Plantez des arbres!

Le Dr François Reeves a administré un électrochoc à une cinquantaine d’experts internationaux réunis pour discuter du futur quartier de l’hippodrome. Plantez des arbres pour réduire les mortalités cardiovasculaires, leur a-t-il dit.

Selon la littérature scientifique citée par le Dr Reeves, vivre en milieu vert réduit de moitié l’écart de mortalité cardiovasculaire observé entre les riches et les pauvres dans les villes.


M. Reeves s’appuie notamment sur une étude britannique publiée dans The Lancet en 2009. Les auteurs ont remarqué que les écarts de mortalité entre les pauvres et les riches en Angleterre étaient très importants, un phénomène déjà connu. Ils ont réalisé que ces écarts s’atténuaient lorsque les pauvres avaient la chance de vivre dans des environnements plus verts.

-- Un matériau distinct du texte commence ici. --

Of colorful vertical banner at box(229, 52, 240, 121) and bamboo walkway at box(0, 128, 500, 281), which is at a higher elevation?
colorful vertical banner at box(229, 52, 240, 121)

Selon le cardiologue, le débat sur l’aménagement des villes ne peut faire l’économie de ce lien entre la verdure et l’incidence des mortalités cardiovasculaires. Sa posologie pour le futur projet résidentiel sur le terrain de l’hippodrome est simple. « Il faut des arbres sur au moins 25 % de la superficie totale », estime-t-il.


Le terrain de l’hippodrome est d’une superficie totale de 43,5 hectares. La suggestion du Dr Reeves implique une plantation de canopées sur l’équivalent de 15 terrains de soccer.


Le Dr Reeves était l’un des nombreux experts internationaux conviés à Montréal pour esquisser les bases du Projet hippodrome. Les experts sont des architectes, des urbanistes et d’autres professionnels de l’aménagement venus d’ici, du reste du Canada, de l’Europe et des États-Unis. Ils sont emballés par le potentiel du site, qui pourrait accueillir de 5000 à 8000 unités.


Le terrain de l’hippodrome est cependant enclavé par l’autoroute et un parc industriel. Son entrée est défigurée par de grandes surfaces qui cadrent très mal avec les ambitions de la Ville, qui veut créer là un quartier vert digne des plus grandes réussites internationales.


Pour y parvenir, il faudra nécessairement refaire le lien entre le site et la station de métro Namur, un lien qui souffre de la présence de l’autoroute et des stationnements à perte de vue. « La présence du métro ne veut pas dire que le transport en commun sera plus facile », reconnaît l’architecte Marie-France Stendahl.


Les experts voient d’un bon oeil l’ajout d’un tramway pour relier le centre-ville au futur quartier, qui pourrait accueillir de 10 000 à 20 000 personnes. Ils se montrent réticents à interdire complètement l’usage de la voiture, comme c’est le cas dans certains projets d’avant-garde en Europe.


Le professeur en architecture et urbanisme de McGill Nik Luka a plutôt suggéré de « tenir la voiture en périphérie », un objectif qui peut être atteint en réduisant la largeur des rues et en misant sur les transports actifs (marche, vélo) et publics.


De nombreuses consultations publiques sont prévues avant l’adoption du plan directeur en 2016.